Over the years, the Legion has worked closely with the NEA and with the U.S. Office of Education. The Legion insisted on "one hundred percent" Americanism in public school courses in American history, civics, geography, and English. The Pledge was a part of this Americanism campaign (9) and, in 1950, the Legion adopted the Pledge as an official part of its own ritual (10).

In 1922, the Ku Klux Klan, which also had adopted the "one hundred percent Americanism" theme, along with the flag ceremonies and the Pledge, became a political power in the state of Oregon. The group arranged for legislation to be passed requiring all Catholic children to attend public schools, but the U.S. Supreme Court later overturned this legislation (11).

Equality in Patriotism

Perhaps a team of social scientists and historians could explain why, over the last century, the Pledge of Allegiance has become a major centerpiece in American patriotism programs. A pledge or loyalty oath for children was not built around the idea of equality found in the Declaration of Independence ("We hold these truths to be self-evident, that all men are created equal...") or the Gettysburg Address ("a new nation conceived in liberty and dedicated to the proposition that all men are created equal...").

Apparently, over the last century, Americans have been uncomfortable with the word "equality" as a patriotic theme. In 1992 the nation will begin its second century with the Pledge of Allegiance. Perhaps the time has come to see that this allegiance should be to the U.S. Constitution and not to a piece of cloth.

Notes:

1. Louise Harris. *The Flag Over the Schoolhouse,* C.A. Stephens Collection, Brown University, Providence, R.I., 1971, p. 69.
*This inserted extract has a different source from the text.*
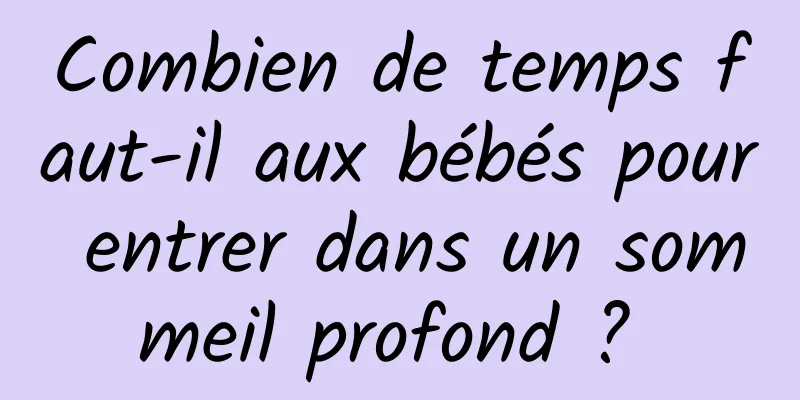 Combien de temps faut-il aux bébés pour entrer dans un sommeil profond ?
2. Margarette S. Miller, *Twenty-three Words,* Printcraft Press, Portsmouth, VA, 1976, pp 63-65.

3. Ibid, pp. 55-65.

4. Ibid, pp. 105-111.

5. Ibid, p. 123.

6. Ibid, p. 122.

7. Christopher J. Kaufmann, *Knights of Columbus*, Harper & Row, NY, 1982, pp. 385-386.

8. Raymond Moley, *The American Legion Story,* Duell, Sloan, and Pearce, NY, 1966, p. 7.

9. Ibid, p. 371.

10. Miller, p. 344.

11. *New Catholic Encyclopedia,* Washington, D.C., Catholic University of America, 1967, Vol. 10, p. 738-740.